On top of implementing the space-saving floating title, the component also supports using iconography, RTL text support (e.g. Arabic & Hebrew), various states (error, selected, highlighted states), and is very much customizable and extensible.


Up until version 1.2 Swift 2.2 and 2.3 compatible (and there is a Swift 2.3 branch in case you need it). From version 2.0 onwards only compatible with Swift 3. Please be mindful of the version you're using.


To start using the component add it to your project using CocoaPods, Carthage or manually as per the Installation section.

The UI component can be used via the SkyFloatingLabelTextField class. To use icons on the right hand side, use the SkyFloatingLabelTextFieldWithIcon class. This control can be used very similar to UITextField - both from Interface Builder, or from code.
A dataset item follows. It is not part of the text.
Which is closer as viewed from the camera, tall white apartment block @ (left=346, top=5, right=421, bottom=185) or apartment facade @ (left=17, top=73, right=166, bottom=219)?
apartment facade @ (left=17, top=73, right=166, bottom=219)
To create an instance of the class, use Interface builder, or do it from code. This example will create the following textbox with the placeholder and title:

let textField = SkyFloatingLabelTextField(frame: CGRect(x: 10, y: 10, width: 200, height: 45))
textField.placeholder = "Name"
textField.title = "Your full name"


To customize the colors of the textfield, set a few properties - either from code, or from Interface builder. To use a textfield with an icon, utilize the SkyFloatingLabelTextFieldWithIcon class (and bundle the font class with your app). This example will change colors for the textfield on the right:

let lightGreyColor = UIColor(red: 197/255, green: 205/255, blue: 205/255, alpha: 1.0)
let darkGreyColor = UIColor(red: 52/255, green: 42/255, blue: 61/255, alpha: 1.0)
let overcastBlueColor = UIColor(red: 0, green: 187/255, blue: 204/255, alpha: 1.0)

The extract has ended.